Repeat word for word the part of the harassment excerpt that opens with the words containing "Crockett's alleged conduct" and closes with "the library staff.".

Document section:
◆ ◆ ◆ ◆ ◆

Crockett's alleged conduct constitutes “harassment” in that it is “aggressive and antagonistic behavior that, from [Plaintiff's] perspective, is uninvited, unwanted, and non-consensual.” Construing the facts in the light most favorable to Plaintiff, a reasonable jury could find an authority figure coming up from behind a student, inserting their hands underneath the student's arms, grabbing their chest, and then giggling as “aggressive and antagonistic” behavior. Further, the fact that Plaintiff viewed the conduct as unwanted is evinced by him pushing Crocket off with his elbows and shoulders and later discussing the incident with the library staff.

◆ ◆ ◆ ◆ ◆

Provided records:

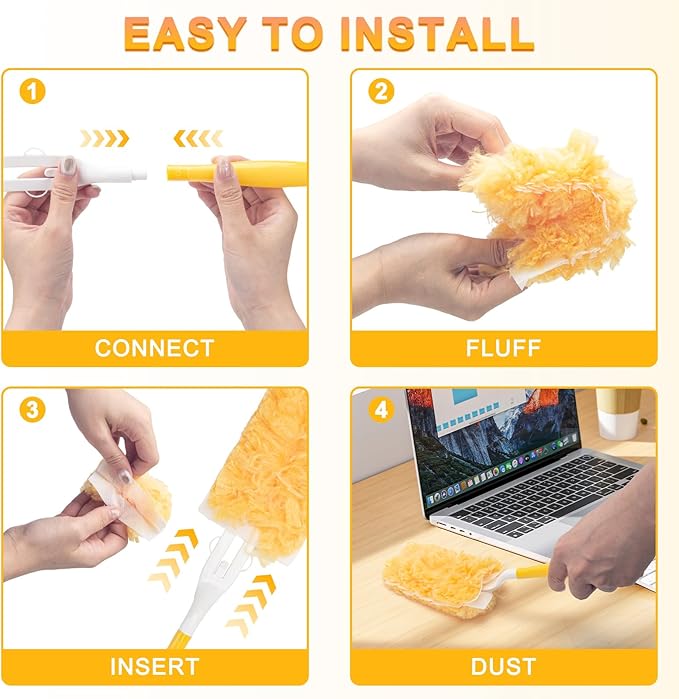 EASY TO INSTALL

1

CONNECT

2

FLUFF

3

INSERT

4

DUST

◆ ◆ ◆ ◆ ◆

Answer space:
Crockett's alleged conduct constitutes “harassment” in that it is “aggressive and antagonistic behavior that, from [Plaintiff's] perspective, is uninvited, unwanted, and non-consensual.” Construing the facts in the light most favorable to Plaintiff, a reasonable jury could find an authority figure coming up from behind a student, inserting their hands underneath the student's arms, grabbing their chest, and then giggling as “aggressive and antagonistic” behavior. Further, the fact that Plaintiff viewed the conduct as unwanted is evinced by him pushing Crocket off with his elbows and shoulders and later discussing the incident with the library staff.